Einstein's anti-imperialist stance drew him towards the advocacy of a single world government, a supra-national body governed by all the peoples of the world. If this vision could not be turned into policy because of its sheer vagueness, Einstein counselled his friends and admirers against the duality of the Cold War. In November 1949, Nehru visited him in Princeton and Einstein encouraged him to pursue and give leadership to the Non-Aligned Movement. Later Nehru remembered that it was the conversation with Einstein that emboldened him to argue, "India must stand outside the two big blocs and seek rather to represent the millions in East and West who do not want a global war" (page 116).

HOOVER'S strategy to defrock Einstein ultimately failed, mainly because of the scientist's popularity across the planet. What damaged Einstein's convictions was not the charge of espionage, but that of being an absent-minded professor. History defrauded Einstein of his values. A year before his death in 1955, Einstein explained, "A large part of history is replete with the struggle for human rights, an eternal struggle in which a final victory can never be won. But to tire in that struggle would mean the ruin of society" (page 282). Fred Jerome's book has brought Einstein back to life and reminded us, with this important man's words, that our world needs courageous visions and consistent struggle to lift us out of our current impasse. We need to "get Einstein" in these times; not the man, but the fullness of his ethical vision.
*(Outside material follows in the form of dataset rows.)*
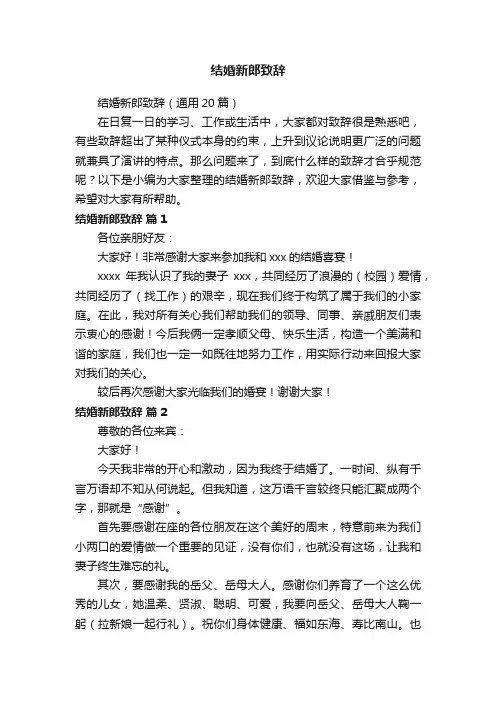 结婚新郎致辞

结婚新郎致辞（通用 20 篇）

在日复一日的学习、工作或生活中，大家都对致辞很是熟悉吧，有些致辞超出了某种仪式本身的约束，上升到议论说明更广泛的问题就兼具了演讲的特点。那么问题来了，到底什么样的致辞才合乎规范呢？以下是小编为大家整理的结婚新郎致辞，欢迎大家借鉴与参考，希望对大家有所帮助。

结婚新郎致辞 篇 1

各位亲朋好友：

大家好！非常感谢大家来参加我和 xxx 的结婚喜宴！

xxxx 年我认识了我的妻子 xxx，共同经历了浪漫的（校园）爱情，共同经历了（找工作）的艰辛，现在我们终于构筑了属于我们的小家庭。在此，我对所有关心我们帮助我们的领导、同事、亲戚朋友们表示衷心的感谢！今后我俩一定孝顺父母、快乐生活，构造一个美满和谐的家庭，我们也一定一如既往地努力工作，用实际行动来回报大家对我们的关心。

较后再次感谢大家光临我们的婚宴！谢谢大家！

结婚新郎致辞 篇 2

尊敬的各位来宾：

大家好！

今天我非常的开心和激动，因为我终于结婚了。一时间、纵有千言万语却不知从何说起。但我知道，这万语千言较终只能汇聚成两个字，那就是“感谢”。

首先要感谢在座的各位朋友在这个美好的周末，特意前来为我们小两口的爱情做一个重要的见证，没有你们，也就没有这场，让我和妻子终生难忘的礼。

其次，要感谢我的岳父、岳母大人。感谢你们养育了一个这么优秀的儿女，她温柔、贤淑、聪明、可爱，我要向岳父、岳母大人鞠一躬（拉新娘一起行礼）。祝你们身体健康、福如东海、寿比南山。也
As I close this review, on May 21, comes the report that Stephen J. Gould, the enormous evolutionary biologist and science writer, succumbed to cancer. Like Einstein, Gould's politics have been shrouded by the media, which was eager to hold him up as a popular writer, but not so keen on his consistent socialism. In October 1998, Gould participated with his comrade in science, Richard Levins, and others on a "roundtable on the future of the Left," in honour of the 150th anniversary of the Communist Manifesto.

Early in the discussion he gave us these words, a fitting tribute to his marriage of science and politics: "I just wanted to throw in one other issue. It just amazes me, this [U.S. State Department theorist, Francis] Fukuyama-style proposition of the 'ends' of things; I guess 'end books' sell, but this confident assertion that you hear over and over again with a battering ram, that somehow the collapse of the Soviet Union means that this other system is triumphant forever, is something we ought to dissect a little bit. What I wanted to throw in, given the experience of history, is that nothing's not only forever, nothing even lasts a human eye-blink, not to mention a geological eye-blink. But I think there is one other argument we need to talk about that's behind that, if not always articulated. This gets back to my own field, or evolutionary biology. That is, one of the deepest assumptions is that socialism has been shown to be incompatible with human nature. Even those who say 'capitalism forever' will allow that it's not in theory the fairest of systems, but it has now been decided, so they say, that human nature is effectively selfish, and that the socialist person cannot be constructed. I think we have to continue to push the nonsensical nature of that point. Embedded in the notion of capitalism's permanence is a theory about human nature that is not articulated often enough and that we have to continue to battle, because it's so blatantly false in this flexible species around us."

Vijay Prashad is Associate Professor and Director, International Studies Programme,Trinity College, Hartford, U.S.